2. The method of claim 1, further comprising: analyzing the
spectral data to produce measurements of at least one of:
elongation of the streamer in an axial direction proximate the
locations along the fiber optic component; and twist of the
streamer about the axis proximate to the locations along the fiber
optic component.
3. The method of claim 1, further comprising determining a physical
characteristic of at least a portion of the streamer from the
measurements.
4. The method of claim 3, further comprising taking operational
action steps in response to determining the physical
characteristic.
5. The method of claim 1, wherein the analyzing the spectral data
occurs in near-real time.
6. The method of claim 1, further comprising collecting temperature
data with fiber optic distributed temperature sensing (FDTS)

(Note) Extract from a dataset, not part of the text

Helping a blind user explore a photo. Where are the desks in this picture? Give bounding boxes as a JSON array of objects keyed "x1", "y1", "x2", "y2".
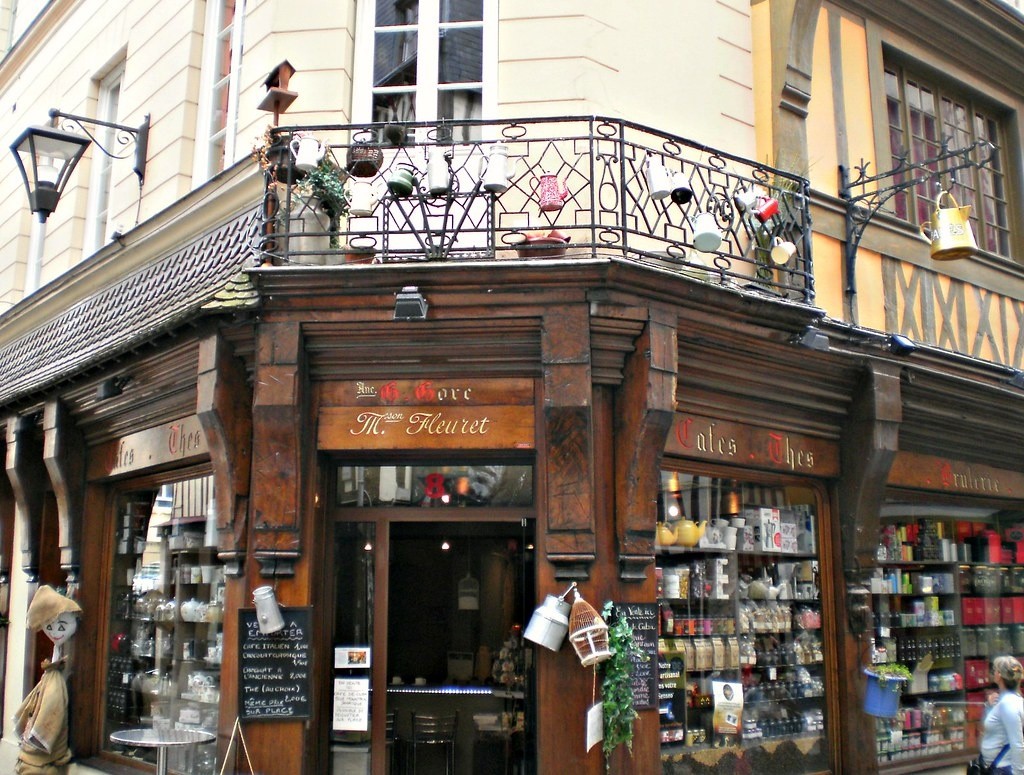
[{"x1": 110, "y1": 729, "x2": 220, "y2": 775}]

sensors at FDTS locations distributed along a length of a FDTS
fiber optic component positioned along the streamer.
7. The method of claim 1, further comprising collecting geophysical
data with a plurality of geophysical sensors at a plurality of
longitudinal positions along the streamer at the same time as the
collecting spectral data.
8. The method of claim 7, further comprising towing the streamer
through a body of water.
9. The method of claim 1, further comprising manufacturing a
geophysical data product with the spectral data and the
measurements.
10. The method of claim 9, further comprising recording the
geophysical data product on a non-transitory, tangible
computer-readable medium suitable for importing onshore.

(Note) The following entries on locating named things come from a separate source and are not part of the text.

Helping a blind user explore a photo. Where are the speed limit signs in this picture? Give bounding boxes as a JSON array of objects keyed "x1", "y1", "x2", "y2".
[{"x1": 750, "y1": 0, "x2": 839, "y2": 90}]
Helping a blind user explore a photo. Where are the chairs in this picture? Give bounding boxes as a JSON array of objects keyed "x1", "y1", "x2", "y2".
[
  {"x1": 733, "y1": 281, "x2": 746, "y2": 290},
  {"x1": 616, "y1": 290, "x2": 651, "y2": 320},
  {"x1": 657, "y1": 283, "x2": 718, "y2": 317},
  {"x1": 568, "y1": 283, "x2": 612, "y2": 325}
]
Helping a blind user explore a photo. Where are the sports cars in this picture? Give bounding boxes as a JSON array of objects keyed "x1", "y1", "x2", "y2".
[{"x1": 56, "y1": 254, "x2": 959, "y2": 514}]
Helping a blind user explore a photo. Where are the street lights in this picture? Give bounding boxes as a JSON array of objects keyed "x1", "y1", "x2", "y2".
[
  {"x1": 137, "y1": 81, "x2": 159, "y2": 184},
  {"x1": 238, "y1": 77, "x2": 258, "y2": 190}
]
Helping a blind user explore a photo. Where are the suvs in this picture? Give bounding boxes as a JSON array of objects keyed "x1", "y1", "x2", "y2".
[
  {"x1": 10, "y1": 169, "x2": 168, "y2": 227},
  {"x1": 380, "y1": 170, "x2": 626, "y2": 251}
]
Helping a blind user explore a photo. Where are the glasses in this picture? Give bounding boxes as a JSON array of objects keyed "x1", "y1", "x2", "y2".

11. The method of claim 9, further comprising performing
geophysical analysis onshore on the geophysical data product.
12. The method of claim 1, further comprising calibrating a
streamer monitoring system, wherein the streamer monitoring system
comprises: the fiber Bragg grating sensors; a light source
optically coupled to the fiber optic component and configured to
interrogate the fiber Bragg grating sensors; a photodetector
optically coupled to the fiber optic component and configured to
collect the spectral data from the interrogated fiber Bragg grating
sensors; and a spectral analyzer in communication with the
photodetector and configured to analyze the spectral data.

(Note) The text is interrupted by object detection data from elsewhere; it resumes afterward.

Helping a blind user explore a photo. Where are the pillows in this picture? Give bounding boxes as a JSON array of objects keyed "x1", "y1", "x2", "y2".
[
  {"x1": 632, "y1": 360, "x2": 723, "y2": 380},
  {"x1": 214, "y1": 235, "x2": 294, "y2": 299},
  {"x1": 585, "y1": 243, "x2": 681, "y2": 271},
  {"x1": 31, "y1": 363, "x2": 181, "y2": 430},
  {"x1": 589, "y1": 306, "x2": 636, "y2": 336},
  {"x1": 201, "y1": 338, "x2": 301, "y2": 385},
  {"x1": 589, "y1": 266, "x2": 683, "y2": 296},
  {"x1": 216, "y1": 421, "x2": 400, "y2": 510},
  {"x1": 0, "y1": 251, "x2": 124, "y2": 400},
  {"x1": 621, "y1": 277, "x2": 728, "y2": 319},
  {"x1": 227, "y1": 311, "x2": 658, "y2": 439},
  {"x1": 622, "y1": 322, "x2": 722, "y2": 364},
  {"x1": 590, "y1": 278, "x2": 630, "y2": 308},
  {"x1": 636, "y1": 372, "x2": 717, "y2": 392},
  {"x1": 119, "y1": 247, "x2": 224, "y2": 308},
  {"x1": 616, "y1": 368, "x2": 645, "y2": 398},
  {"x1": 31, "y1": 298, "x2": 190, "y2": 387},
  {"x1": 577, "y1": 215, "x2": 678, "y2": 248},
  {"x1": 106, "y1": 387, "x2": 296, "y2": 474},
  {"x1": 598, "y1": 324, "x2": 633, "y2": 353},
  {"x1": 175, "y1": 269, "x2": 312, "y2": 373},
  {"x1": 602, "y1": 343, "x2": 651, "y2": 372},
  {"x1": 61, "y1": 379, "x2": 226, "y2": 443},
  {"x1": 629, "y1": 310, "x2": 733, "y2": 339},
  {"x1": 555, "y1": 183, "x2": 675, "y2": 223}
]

13. A streamer monitoring system comprising: a fiber optic
component positioned along a streamer; a plurality of fiber Bragg
grating sensors distributed at locations along the fiber optic
component; a light source optically coupled to the fiber optic
component and configured to interrogate the fiber Bragg grating
sensors; a photodetector optically coupled to the fiber optic
component and configured to collect spectral data from the
interrogated fiber Bragg grating sensors; and a spectral analyzer
in communication with the photodetector and configured to analyze
the spectral data to produce measurements of bend of an axis of the
streamer proximate the locations along the fiber optic
component.
14. The streamer monitoring system of claim 13, wherein the
spectral analyzer is also configured to analyze the spectral data
to produce measurements of at least one of: elongation of the
streamer in an axial direction proximate to the locations along the
fiber optic component; and twist of the streamer about the axis
proximate to the locations along the fiber optic component.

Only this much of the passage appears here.